Pia (Luisa-Céline Gaffron), looking for normality
Photo: W-Film
The question asked that the film “How to be normal” raises, i.e. how one can manage in a resolution in a resolution to be what is still considered “normal”, the film does not answer, so much is revealed. Rather, he declares them unalterable.
“How to be normal” is the feature film debut of the Austrian director Florian Pochlatko and shows a young woman, Pia (Luisa-Céline Gaffron), who, especially released from psychiatry, move back into the children’s room with their parents, in order to somehow arrive again in the, well, normality. This attempt to record a “normal” life is counteracted. No matter what Pia does, everything quickly becomes overwhelmed. For you, but also for your environment.
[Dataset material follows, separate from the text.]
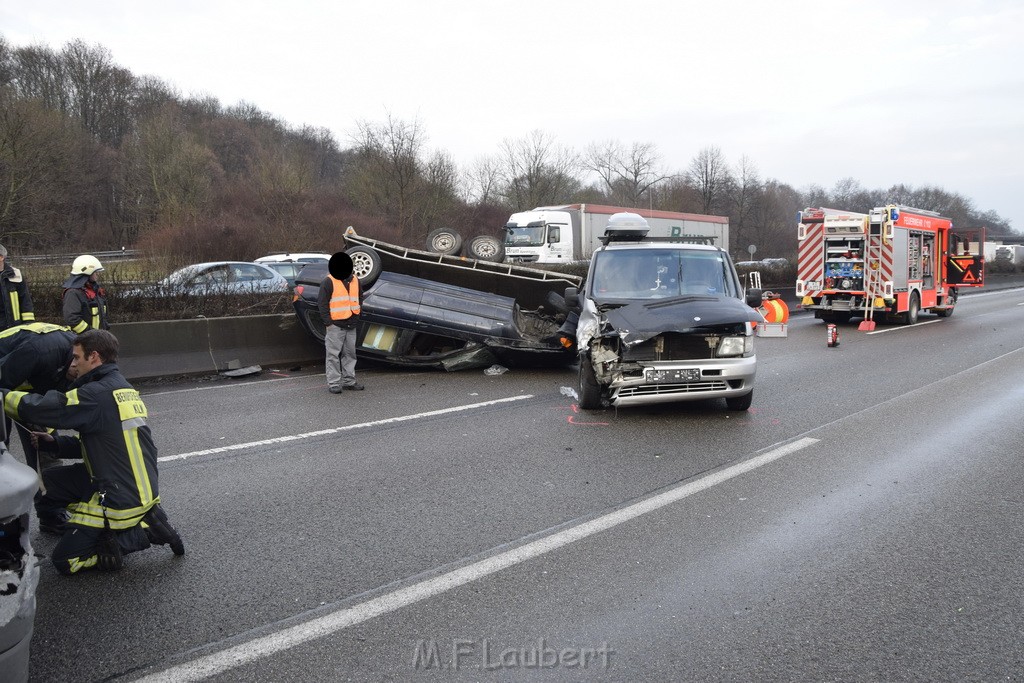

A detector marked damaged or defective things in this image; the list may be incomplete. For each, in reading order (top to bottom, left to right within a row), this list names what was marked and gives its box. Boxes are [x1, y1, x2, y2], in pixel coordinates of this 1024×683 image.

The people around them are quite hard -working and understanding, but mostly in such a way that they are largely as a helper. Ex-boyfriend Joni is overwhelmed with his love for Pia, although he is still the most suitable as a savior and maintains something like a good wire to her. But Pia also poses new problems: Joni now has a new girlfriend, so lovesickness is coming to everything else. Ultimately, the 12-year-old neighboring boy with whom she pulls through the forests and who shares at least the strangeness in the world with her comes with her, but from a childish perspective. The acquaintance with the boy is the most successful of many subordinate acts, because this is most likely to make it clear how Pias trials working as part of the world around her fail: her view of this world is more fantastic. The prepared boy is in a similar situation to Pia itself: Between the childish, fantastic imaging and the dawn of the recurring adult reality, it must be balanced how much of the second is reasonable for the inexperienced soul of the adolescents. Children of this age are typically extremely curious about the adult world in which they will have to and want to enter soon, but at the same time refuse to look at the things they cannot understand (can) frighten or overwhelm them. For adolescents, this is an inevitable process, so to speak, “normal”, with a mid -twenties, such a captivity in an intermediate world is problematic for everyone involved.
The film does not go beyond this certainly correct, but also somewhat trivial observation regarding the inner life and analysis of Pias Wahn and so Pochlatko’s visual magic remains – everywhere in “How to Be Normal” it is teeming with pop cultural allusions – not much more than the illustration of PIA’s not completed development and its associated mental illness.
In “How to Be Normal” we see a subordinating world, a world in which “normality” is already in dissolution, in which the social of individuals is also at stake in view of climate academic, digitization and market radicalization. None of the characters in the film seems to feel good in his skin. As a spokeswoman for natural documentary, Pia’s mother has to announce the apocalypse and no longer understands the world itself. In the father’s office there are not only men in black suits that should somehow “optimize processes”, but the whole printing company in which he works in a managerial position, is for sale or is released for shooting. In a baseless world there is no longer a stop and especially not for people who also stuck in a fantasy world.
Pia has practically internalized her delusional escapism as the only way out and refuses to return to reality, thinks so, so to speak, constantly in another film or becomes a vita dance on the window front of an expensive restaurant.
In view of what is expected in adult reality in adult reality, Pias is escape, so the film suggests it, even extremely understandable, almost reasonable. This “way out” is in truth, because Pia suffers a lot from the situation.
In this way, the film leaves its audience a bit perplexed: Pochlatko’s film world shows an underlying, apocalyptic society, which at the same time tries to somehow maintain its musty, bourgeois normality. And how should you not get insane within this madness? (Which might have been the more suitable title). The representation of a world, which is still infinitely stubborn in the existential decline, may be in addition to Pochlatko’s fine hand for coarse humor (in particular, the very beautiful story of the cat, which was shit by Pia’s fellow patient into the litter box, which saves the animal and gives the cat owners a very romantic moment) the most successful in the film and an extremely precise observation. While the world is disintegrating the protagonists, everything must still be printed out and filed in the father’s office, and if PIA asks this extensively meaningless employment therapy whether you could not do this digitally, she is asked in a praise: “But you already know that we are a printing shop?”
“How to be normal”, Austria 2025. Direction and book: Florian Pochlatko. With: Luisa-Céline Gaffron, Elke Winkens, Cornelius Obonya, Felix Pöchhacker, David Scheid, Lion Thomas Tatzber. 102 min. September 11th: September 11th.